● TEXTE:
***
L’Afrique doit se déterminer pour faire entendre sa voix

Alors que les grandes puissances redessinent la carte géopolitique mondiale autour des ressources africaines, le continent ne peut plus rester spectateur. Face à la guerre d’influence entre la Chine et les États-Unis, l’Afrique doit s’affirmer, définir ses propres priorités et valoriser ses atouts. Modeste Boukadia, président du CDRC, appelle à une prise de conscience collective, à une gouvernance responsable et à la mobilisation de toutes les forces africaines, y compris de la diaspora, pour transformer l’Afrique en acteur stratégique et souverain du XXIe siècle.

L’Afrique doit se déterminer pour faire entendre sa voix
par Modeste Boukadia

L’élection de Donald Trump à la présidence des États-Unis, portée par le slogan « Make America Great Again », a révélé au monde une volonté assumée de redéfinir les rapports de force mondiaux en plaçant les intérêts américains au cœur de la stratégie globale. Ce retour aux fondamentaux de puissance a eu des répercussions majeures sur la géopolitique africaine.

Déjà en 2018, lors de mon déplacement aux États-Unis, j’ai été interpellé par des membres du Congrès sur les faiblesses structurelles du continent africain, perçu comme un partenaire encore trop passif sur la scène économique internationale. Ma réponse fut sans détour : « L’Afrique est le partenaire de demain. Mais si nous n’y prenons pas garde, bientôt tous les pays africains porteront le drapeau chinois ». Cette alerte, reprise dans la presse américaine (Washington Times, mars 2018), visait à rappeler une vérité dérangeante : en l’absence d’une vision stratégique africaine, d’autres puissances imposeront la leur.

La Chine a mis en œuvre une politique méthodique : celle du Triangle d’Or, qui consiste à contrôler les chaînes économiques mondiales à partir des ressources africaines. Le mécanisme est connu : prêts avantageux aux régimes autoritaires en échange d’un accès direct aux matières premières. Cette stratégie n’est pas sans conséquences : intensification des conflits armés pour le contrôle des minerais, endettement asphyxiant des États, destruction de la biodiversité, notamment dans le Golfe de Guinée où des pratiques de pêche extrêmes anéantissent les écosystèmes marins.

Pendant longtemps, l’Afrique francophone a été considérée comme le précarré de la France. Mais à force de soutenir des régimes déconnectés de leurs peuples et peu soucieux des droits fondamentaux, Paris a perdu la confiance d’une jeunesse africaine de plus en plus exigeante. Le rejet s’est transformé en défiance, et la défiance en basculement géopolitique.

Face à cette nouvelle donne, les États-Unis, sous l’impulsion de Donald Trump, ont décidé de reprendre pied là où la Chine impose sa loi : en Afrique, notamment en République Démocratique du Congo et au Congo-Brazzaville. Car ces territoires recèlent ce que le monde s’arrache : les terres rares, indispensables à l’économie numérique et à la transition énergétique mondiale.
***
● INFORMATIONS FOURNIES:

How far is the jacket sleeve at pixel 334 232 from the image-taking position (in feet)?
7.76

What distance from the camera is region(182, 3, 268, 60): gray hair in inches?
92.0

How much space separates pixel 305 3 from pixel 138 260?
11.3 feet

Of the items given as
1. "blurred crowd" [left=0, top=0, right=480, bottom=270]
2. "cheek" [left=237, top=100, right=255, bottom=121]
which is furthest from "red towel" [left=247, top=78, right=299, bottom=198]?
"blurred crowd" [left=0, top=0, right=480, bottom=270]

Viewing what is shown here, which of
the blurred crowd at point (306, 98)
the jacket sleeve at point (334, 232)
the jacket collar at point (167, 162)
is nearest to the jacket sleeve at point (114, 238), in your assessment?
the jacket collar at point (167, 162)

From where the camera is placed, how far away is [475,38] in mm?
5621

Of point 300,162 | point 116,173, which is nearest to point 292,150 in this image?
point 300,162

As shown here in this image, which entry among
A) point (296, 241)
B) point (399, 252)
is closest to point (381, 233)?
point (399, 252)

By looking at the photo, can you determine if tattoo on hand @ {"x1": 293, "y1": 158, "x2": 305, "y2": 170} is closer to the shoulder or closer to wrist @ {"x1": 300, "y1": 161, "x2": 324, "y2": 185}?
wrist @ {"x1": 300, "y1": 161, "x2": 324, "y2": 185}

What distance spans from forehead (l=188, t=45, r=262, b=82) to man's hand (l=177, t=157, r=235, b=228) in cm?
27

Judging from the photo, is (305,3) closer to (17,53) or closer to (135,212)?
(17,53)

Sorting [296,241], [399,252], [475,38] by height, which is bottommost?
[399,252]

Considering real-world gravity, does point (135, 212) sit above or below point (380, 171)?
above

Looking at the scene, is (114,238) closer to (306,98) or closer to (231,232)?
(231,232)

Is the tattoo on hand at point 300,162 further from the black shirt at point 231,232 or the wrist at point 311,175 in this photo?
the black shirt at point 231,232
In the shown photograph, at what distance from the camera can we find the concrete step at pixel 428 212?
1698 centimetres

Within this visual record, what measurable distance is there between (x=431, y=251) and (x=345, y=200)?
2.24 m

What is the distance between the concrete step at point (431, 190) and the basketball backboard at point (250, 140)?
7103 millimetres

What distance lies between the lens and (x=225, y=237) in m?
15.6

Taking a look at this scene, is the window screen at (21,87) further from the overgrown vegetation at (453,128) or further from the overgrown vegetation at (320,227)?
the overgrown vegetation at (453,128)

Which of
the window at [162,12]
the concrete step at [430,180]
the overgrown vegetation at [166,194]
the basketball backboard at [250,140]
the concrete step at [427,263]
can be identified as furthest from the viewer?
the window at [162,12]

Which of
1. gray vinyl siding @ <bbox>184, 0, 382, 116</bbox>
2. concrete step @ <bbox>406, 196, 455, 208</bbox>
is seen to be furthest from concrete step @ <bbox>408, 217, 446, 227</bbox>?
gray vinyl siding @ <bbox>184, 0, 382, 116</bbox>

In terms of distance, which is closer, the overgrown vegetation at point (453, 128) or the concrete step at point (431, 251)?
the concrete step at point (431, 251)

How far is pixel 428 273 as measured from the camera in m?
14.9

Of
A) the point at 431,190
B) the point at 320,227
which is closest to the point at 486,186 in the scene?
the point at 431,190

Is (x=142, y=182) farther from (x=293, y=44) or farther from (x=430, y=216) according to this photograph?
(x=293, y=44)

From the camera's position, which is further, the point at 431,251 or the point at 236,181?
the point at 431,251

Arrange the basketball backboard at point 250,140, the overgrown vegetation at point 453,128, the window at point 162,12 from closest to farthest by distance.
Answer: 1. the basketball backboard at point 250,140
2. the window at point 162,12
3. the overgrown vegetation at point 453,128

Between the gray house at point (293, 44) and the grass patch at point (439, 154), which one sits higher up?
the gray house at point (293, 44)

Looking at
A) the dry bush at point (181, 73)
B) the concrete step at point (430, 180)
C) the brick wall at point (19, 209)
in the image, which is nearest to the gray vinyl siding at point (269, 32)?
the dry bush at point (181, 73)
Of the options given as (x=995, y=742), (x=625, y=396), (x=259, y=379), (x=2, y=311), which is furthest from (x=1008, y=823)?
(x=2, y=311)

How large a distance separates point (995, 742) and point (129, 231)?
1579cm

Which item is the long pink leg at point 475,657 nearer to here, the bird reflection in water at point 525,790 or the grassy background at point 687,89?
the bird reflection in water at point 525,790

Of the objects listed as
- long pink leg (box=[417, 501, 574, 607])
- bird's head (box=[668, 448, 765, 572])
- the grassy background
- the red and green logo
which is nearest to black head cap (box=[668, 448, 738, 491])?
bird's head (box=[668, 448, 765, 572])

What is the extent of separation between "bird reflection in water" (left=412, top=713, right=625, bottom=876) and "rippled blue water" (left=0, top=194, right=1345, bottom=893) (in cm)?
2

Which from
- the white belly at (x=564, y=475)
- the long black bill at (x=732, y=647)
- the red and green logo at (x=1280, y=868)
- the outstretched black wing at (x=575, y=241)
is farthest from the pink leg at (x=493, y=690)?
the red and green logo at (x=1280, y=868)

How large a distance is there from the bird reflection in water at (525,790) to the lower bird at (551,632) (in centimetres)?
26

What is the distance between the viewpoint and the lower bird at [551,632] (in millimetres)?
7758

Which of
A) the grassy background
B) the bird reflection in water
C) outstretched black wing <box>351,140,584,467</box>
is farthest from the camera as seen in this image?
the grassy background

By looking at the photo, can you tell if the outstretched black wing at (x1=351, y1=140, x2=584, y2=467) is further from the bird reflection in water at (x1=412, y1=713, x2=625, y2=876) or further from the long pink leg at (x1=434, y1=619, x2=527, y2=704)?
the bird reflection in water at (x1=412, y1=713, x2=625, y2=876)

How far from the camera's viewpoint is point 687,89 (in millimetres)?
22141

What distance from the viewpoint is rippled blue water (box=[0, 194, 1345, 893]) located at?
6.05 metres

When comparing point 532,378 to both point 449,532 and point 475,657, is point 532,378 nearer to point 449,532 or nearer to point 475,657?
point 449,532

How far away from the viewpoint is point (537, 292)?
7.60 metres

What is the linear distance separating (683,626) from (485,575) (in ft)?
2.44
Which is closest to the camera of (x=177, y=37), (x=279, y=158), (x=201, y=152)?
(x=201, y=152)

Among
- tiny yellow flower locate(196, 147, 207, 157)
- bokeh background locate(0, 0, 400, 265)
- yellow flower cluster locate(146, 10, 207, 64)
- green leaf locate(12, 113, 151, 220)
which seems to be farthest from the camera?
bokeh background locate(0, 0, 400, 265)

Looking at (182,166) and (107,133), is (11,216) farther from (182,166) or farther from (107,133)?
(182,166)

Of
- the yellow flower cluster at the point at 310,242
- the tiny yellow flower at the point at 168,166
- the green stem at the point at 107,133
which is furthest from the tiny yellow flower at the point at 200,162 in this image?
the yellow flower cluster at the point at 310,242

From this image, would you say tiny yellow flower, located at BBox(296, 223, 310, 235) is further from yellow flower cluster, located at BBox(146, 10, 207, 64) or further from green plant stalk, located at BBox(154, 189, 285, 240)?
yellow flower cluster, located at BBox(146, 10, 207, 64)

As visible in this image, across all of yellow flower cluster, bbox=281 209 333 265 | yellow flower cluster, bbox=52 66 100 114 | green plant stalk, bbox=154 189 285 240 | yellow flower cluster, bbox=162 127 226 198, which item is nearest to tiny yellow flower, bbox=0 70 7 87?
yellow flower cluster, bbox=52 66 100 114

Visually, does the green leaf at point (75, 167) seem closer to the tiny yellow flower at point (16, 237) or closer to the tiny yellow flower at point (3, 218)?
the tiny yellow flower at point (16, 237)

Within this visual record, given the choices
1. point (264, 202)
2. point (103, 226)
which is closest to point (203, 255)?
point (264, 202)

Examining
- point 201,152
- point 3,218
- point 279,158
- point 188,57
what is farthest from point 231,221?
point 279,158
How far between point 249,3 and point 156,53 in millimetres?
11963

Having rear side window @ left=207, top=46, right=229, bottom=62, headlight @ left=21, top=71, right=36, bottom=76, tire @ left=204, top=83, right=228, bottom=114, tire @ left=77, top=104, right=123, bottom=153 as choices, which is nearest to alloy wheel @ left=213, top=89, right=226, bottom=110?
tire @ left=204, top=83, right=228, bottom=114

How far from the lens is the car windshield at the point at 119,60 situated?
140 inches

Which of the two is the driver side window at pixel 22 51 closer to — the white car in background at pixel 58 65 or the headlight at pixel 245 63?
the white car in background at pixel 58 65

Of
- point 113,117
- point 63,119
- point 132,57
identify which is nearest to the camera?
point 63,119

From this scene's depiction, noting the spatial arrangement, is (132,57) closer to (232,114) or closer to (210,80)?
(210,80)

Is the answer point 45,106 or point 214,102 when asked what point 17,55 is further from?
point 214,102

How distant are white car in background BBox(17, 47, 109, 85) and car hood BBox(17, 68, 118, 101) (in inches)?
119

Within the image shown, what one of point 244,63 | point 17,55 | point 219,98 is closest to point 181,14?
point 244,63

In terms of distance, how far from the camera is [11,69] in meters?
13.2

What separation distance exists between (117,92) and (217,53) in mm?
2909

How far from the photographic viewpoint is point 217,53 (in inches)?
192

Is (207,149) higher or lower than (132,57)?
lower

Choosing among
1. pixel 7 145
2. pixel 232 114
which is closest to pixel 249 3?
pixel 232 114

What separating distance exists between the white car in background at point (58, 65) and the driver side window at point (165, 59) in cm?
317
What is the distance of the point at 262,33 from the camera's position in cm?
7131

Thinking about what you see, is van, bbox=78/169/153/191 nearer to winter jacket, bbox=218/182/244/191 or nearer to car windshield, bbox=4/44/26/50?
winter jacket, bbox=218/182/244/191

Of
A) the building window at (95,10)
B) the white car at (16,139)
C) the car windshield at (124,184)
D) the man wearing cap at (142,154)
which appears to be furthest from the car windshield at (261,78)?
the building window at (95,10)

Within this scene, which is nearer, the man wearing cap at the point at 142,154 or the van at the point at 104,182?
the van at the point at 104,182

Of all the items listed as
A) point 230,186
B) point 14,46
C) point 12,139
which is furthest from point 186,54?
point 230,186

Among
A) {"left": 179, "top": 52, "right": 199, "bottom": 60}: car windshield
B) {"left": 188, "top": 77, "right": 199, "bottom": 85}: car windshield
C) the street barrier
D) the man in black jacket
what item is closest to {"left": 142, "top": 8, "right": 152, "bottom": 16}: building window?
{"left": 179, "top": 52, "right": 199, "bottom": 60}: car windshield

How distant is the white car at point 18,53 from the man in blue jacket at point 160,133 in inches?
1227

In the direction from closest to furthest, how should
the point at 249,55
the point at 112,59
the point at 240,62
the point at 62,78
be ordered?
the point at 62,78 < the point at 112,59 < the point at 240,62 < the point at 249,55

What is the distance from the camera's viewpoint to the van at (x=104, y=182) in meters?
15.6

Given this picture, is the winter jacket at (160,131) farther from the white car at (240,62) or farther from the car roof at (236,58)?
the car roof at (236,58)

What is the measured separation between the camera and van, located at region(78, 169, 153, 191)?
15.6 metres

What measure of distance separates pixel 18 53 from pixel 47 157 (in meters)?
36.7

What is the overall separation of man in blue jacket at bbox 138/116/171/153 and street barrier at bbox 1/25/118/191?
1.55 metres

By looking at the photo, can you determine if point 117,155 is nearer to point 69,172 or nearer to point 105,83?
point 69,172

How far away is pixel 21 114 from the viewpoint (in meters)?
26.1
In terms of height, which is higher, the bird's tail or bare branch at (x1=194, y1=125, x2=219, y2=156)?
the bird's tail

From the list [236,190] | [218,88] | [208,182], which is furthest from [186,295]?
***
● PROBLÈMES À RÉSOUDRE:
- A) Recopiez, dans la tribune sur l'Afrique, le passage allant de « Pendant longtemps, l’Afrique » jusqu'à « transition énergétique mondiale. ».
- B) Poursuivez la tribune sur l'Afrique à partir de sa dernière phrase.

● RÉPONSES FOURNIES:
- A)
Pendant longtemps, l’Afrique francophone a été considérée comme le précarré de la France. Mais à force de soutenir des régimes déconnectés de leurs peuples et peu soucieux des droits fondamentaux, Paris a perdu la confiance d’une jeunesse africaine de plus en plus exigeante. Le rejet s’est transformé en défiance, et la défiance en basculement géopolitique.

Face à cette nouvelle donne, les États-Unis, sous l’impulsion de Donald Trump, ont décidé de reprendre pied là où la Chine impose sa loi : en Afrique, notamment en République Démocratique du Congo et au Congo-Brazzaville. Car ces territoires recèlent ce que le monde s’arrache : les terres rares, indispensables à l’économie numérique et à la transition énergétique mondiale.

- B)
C’est dans cette perspective qu’il faut comprendre les efforts diplomatiques entrepris par le président Trump pour apaiser les tensions entre la RDC et le Rwanda. Derrière ces tensions, ce sont les gisements de coltan, tantale, niobium, libidium qui attisent les convoitises. Des conflits encouragés – ou exploités – par certains régimes voisins, parfois dans une logique inavouée de domination ethnique ou de répression politique, comme l’ont montré des déclarations internes rapportées au sein du PCT à Brazzaville.

Lors d’un échange à Paris, en marge de la cérémonie de la résurrection de Notre-Dame, le président Trump aurait exprimé son étonnement au président Denis Sassou Nguesso, en ces termes : « Pourquoi y a-t-il autant de morts dans votre pays ? Il faut rassembler les leaders politiques pour dialoguer sans cris ni violence et voir comment gouverner au mieux votre pays… » Cette interpellation révèle une exigence nouvelle : celle d’une responsabilité politique des dirigeants africains dans la gestion de leurs peuples et de leurs richesses.

Cette même exigence s’est traduite dans une déclaration publique à une journaliste angolaise : « Nous avons d’excellentes nouvelles à venir concernant le Rwanda et le Congo. Je pense que la paix va s’installer dans ces pays et dans d’autres aux alentours. » En réalité, la paix est devenue un impératif stratégique, condition sine qua non d’un partenariat gagnant-gagnant avec les grandes puissances. Mais cette paix, si elle est négociée sans les peuples concernés – notamment les propriétaires terriens de l’Est du Congo – risque de ne pas durer. Une paix imposée sans justice est une paix fragile.

Ce constat impose une rupture. L’Afrique ne peut plus se contenter d’être le théâtre passif des stratégies étrangères. Elle doit être actrice de son destin, moteur de sa stabilité, architecte de ses choix. Cela passe par une parole forte, claire, responsable. Et cette parole ne peut venir que d’une jeunesse consciente, mobilisée, formée, qu’elle vive sur le continent ou dans la diaspora.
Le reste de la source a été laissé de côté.